オッペンハイマー氏は、2026年においても分散投資がリスク調整後リターンの改善につながると指摘している。投資家には、新興市場への注目度を高めるなど、より広範な地理的投資機会の探索を勧めている。また、成長株とバリュー株のバランスを取ること、異なる業種への注目を促している。さらに、個別銘柄間の連動性低下の可能性にも着目することで、個別銘柄選定のチャンスが広がるとみている。

「株価の相関性が低下し低位で推移する中で、われわれはアルファ獲得(alpha)の可能性にさらに注目している」と、ゴールドマン・サックスリサーチのチーフ・グローバル株式ストラテジスト、ピーター・オッペンハイマー氏は述べている。アルファとは、より広範な市場指数に対するある資産の超過リターンを示す指標である。

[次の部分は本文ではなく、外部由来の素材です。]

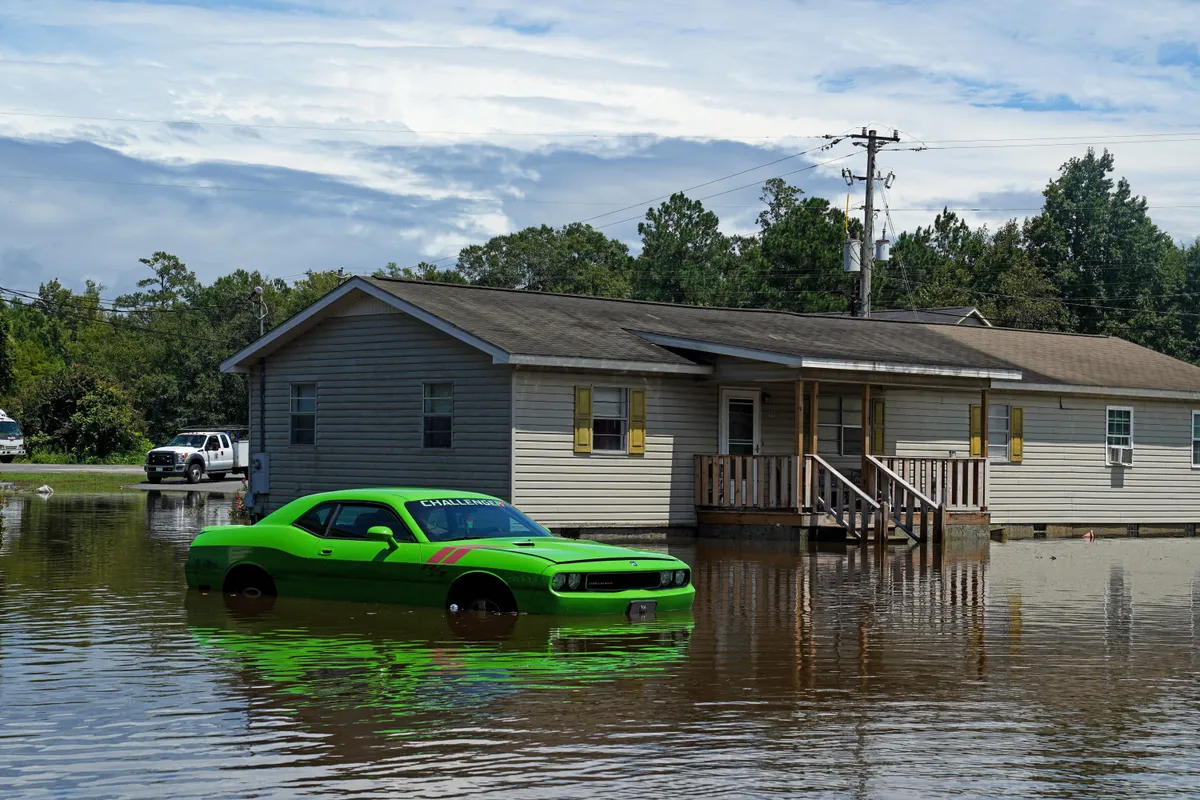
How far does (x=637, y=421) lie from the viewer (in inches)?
1092

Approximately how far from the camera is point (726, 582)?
19844 mm

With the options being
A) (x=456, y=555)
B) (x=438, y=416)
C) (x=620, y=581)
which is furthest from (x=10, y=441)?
(x=620, y=581)

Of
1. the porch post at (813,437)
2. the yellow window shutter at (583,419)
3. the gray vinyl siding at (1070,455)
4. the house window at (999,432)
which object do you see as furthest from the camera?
the house window at (999,432)

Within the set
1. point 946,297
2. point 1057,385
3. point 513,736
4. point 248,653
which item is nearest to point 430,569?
point 248,653

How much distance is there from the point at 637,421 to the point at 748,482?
2386 millimetres

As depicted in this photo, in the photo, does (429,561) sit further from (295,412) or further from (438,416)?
(295,412)

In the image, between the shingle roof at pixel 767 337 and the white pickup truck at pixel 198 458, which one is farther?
the white pickup truck at pixel 198 458

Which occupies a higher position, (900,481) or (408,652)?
(900,481)

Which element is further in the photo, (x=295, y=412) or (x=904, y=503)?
(x=295, y=412)

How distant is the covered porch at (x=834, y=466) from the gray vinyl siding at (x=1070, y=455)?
387 mm

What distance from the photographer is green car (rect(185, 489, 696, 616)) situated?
14.2 m

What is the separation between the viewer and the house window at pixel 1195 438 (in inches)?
1428

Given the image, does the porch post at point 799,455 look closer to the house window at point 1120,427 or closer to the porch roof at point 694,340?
the porch roof at point 694,340

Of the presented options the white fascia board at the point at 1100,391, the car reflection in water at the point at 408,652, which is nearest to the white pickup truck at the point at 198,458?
the white fascia board at the point at 1100,391
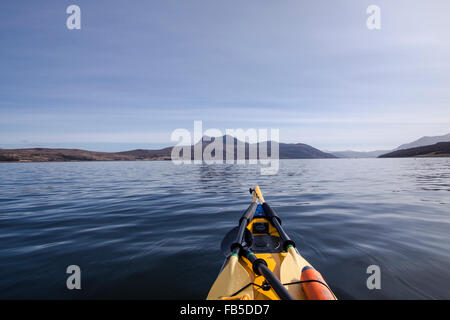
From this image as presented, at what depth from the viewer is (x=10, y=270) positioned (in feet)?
17.0

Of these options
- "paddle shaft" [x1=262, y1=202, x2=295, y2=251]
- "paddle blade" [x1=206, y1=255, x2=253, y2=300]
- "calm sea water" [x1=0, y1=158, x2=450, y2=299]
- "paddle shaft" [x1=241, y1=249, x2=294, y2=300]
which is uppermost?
"paddle shaft" [x1=241, y1=249, x2=294, y2=300]

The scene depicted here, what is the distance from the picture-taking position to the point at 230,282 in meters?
3.63

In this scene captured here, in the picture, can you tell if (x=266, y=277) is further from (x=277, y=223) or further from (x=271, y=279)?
(x=277, y=223)

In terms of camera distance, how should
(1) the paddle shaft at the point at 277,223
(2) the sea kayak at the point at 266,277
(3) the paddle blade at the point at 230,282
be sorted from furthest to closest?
(1) the paddle shaft at the point at 277,223, (3) the paddle blade at the point at 230,282, (2) the sea kayak at the point at 266,277

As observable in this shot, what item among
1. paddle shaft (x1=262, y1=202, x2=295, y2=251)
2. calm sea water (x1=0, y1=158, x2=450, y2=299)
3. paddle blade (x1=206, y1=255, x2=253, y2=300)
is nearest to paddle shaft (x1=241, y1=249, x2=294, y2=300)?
paddle blade (x1=206, y1=255, x2=253, y2=300)

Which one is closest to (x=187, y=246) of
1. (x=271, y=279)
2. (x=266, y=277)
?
(x=266, y=277)

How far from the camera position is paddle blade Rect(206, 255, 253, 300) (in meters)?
3.42

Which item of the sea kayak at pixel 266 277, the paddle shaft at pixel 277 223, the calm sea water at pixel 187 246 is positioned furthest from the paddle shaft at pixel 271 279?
the calm sea water at pixel 187 246

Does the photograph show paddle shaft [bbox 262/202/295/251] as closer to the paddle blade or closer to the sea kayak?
the sea kayak

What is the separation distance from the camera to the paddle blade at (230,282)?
342cm

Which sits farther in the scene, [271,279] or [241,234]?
[241,234]

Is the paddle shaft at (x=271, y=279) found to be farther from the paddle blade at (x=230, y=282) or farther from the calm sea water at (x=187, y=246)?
the calm sea water at (x=187, y=246)

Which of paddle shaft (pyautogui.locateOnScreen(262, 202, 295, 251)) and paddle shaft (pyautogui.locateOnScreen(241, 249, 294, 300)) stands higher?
paddle shaft (pyautogui.locateOnScreen(241, 249, 294, 300))
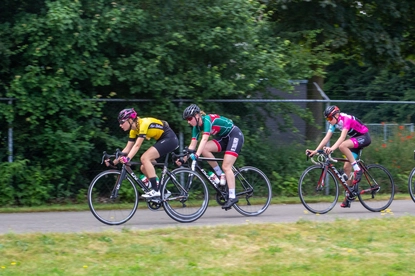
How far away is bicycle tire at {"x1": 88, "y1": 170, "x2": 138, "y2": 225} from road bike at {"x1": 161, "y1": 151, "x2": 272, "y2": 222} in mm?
540

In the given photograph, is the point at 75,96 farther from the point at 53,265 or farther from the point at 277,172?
the point at 53,265

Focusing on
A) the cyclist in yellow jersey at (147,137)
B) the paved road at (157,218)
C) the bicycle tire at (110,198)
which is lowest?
the paved road at (157,218)

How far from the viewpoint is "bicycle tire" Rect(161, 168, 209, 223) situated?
33.8 ft

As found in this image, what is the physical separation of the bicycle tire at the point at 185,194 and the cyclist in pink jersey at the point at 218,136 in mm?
332

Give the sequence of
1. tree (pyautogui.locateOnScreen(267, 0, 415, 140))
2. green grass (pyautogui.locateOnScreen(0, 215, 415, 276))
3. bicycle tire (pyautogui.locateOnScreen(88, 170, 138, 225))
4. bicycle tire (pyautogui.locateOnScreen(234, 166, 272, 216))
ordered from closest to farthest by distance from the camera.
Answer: green grass (pyautogui.locateOnScreen(0, 215, 415, 276))
bicycle tire (pyautogui.locateOnScreen(88, 170, 138, 225))
bicycle tire (pyautogui.locateOnScreen(234, 166, 272, 216))
tree (pyautogui.locateOnScreen(267, 0, 415, 140))

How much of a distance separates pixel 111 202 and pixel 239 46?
15.2 ft

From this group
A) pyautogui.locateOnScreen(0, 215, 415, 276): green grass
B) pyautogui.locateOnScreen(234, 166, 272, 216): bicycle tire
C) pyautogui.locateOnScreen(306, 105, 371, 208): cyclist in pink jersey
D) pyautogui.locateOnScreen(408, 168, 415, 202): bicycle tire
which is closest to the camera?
pyautogui.locateOnScreen(0, 215, 415, 276): green grass

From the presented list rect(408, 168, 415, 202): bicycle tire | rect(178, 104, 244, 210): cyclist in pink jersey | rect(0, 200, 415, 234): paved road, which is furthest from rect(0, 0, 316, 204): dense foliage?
rect(408, 168, 415, 202): bicycle tire

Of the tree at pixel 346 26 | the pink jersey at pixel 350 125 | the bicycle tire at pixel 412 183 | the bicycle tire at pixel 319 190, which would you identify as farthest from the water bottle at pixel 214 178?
the tree at pixel 346 26

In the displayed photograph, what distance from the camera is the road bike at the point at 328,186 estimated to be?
37.9 ft

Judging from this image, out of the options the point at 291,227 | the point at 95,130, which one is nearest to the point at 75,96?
the point at 95,130

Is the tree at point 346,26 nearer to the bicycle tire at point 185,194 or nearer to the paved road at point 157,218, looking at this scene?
the paved road at point 157,218

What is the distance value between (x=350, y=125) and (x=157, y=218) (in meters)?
3.66

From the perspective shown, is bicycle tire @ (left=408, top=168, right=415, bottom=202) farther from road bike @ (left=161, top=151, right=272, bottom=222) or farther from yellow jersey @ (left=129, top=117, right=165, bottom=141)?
yellow jersey @ (left=129, top=117, right=165, bottom=141)
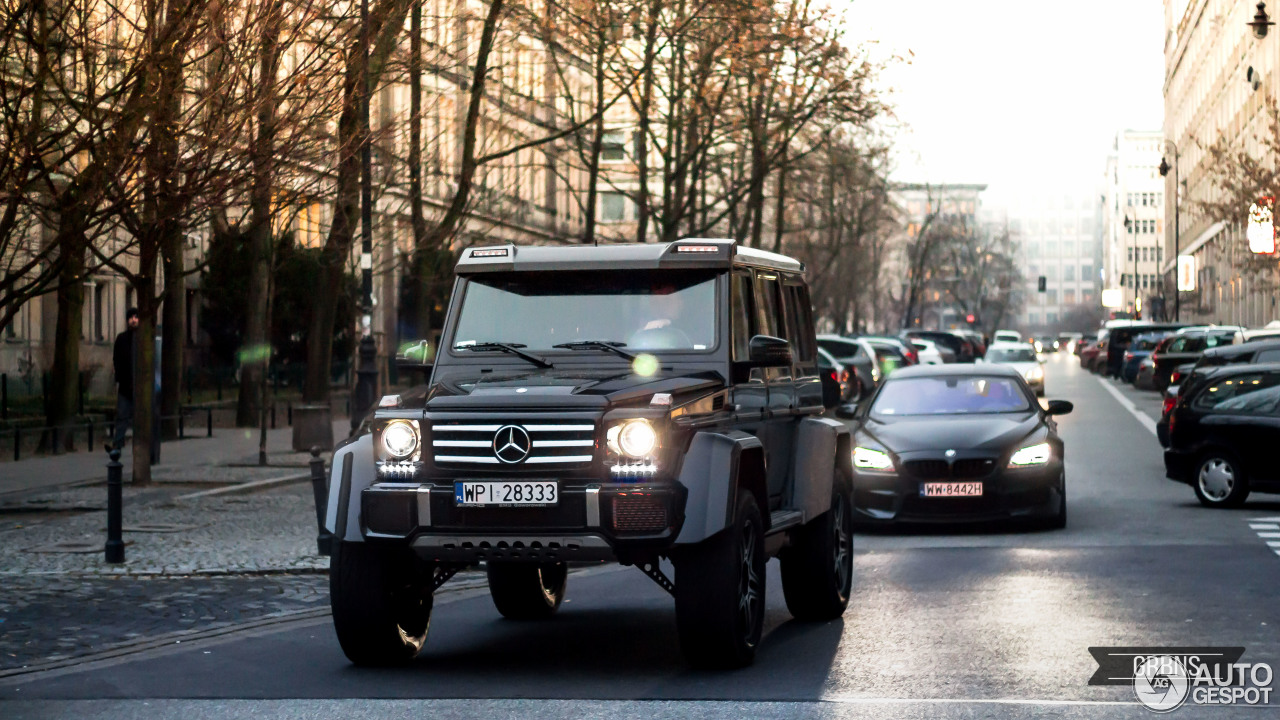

オッペンハイマー氏は、今年は非テクノロジー部門が堅調なパフォーマンスを示す可能性があり、テック企業の設備投資の恩恵を受ける銘柄から利益を得られるかもしれないと付け加えた。また、人工知能(AI)の新たな能力が段階的に実現される中で、テクノロジー部門以外のAI関連成長企業への関心も高まっていくだろうとしている。
AI関連株はバブル状態にあるのか?
全体として、市場のAIへの関心は「依然として熱い」とゴールドマン・サックスのアナリストらは指摘している。しかし、それはAI分野にバブルが存在することを意味しない。「テクノロジー部門の市場における支配的地位は、AIの台頭によって引き起こされたものではない」とオッペンハイマー氏は述べており、「このトレンドは金融危機後に始まり、卓越した利益成長によって支えられてきたものだ」と説明している。
大型テック企業の株価が急騰しているものの、現在の評価水準は過去のバブル期ほどの極端な水準には達していない。例えば、S&P 500指数構成銘柄のうち時価総額上位5社とその他495社との評価格差を比較すると、現在の格差は過去のサイクル、とりわけ2000年のITバブル頂点期に比べてはるかに小さい。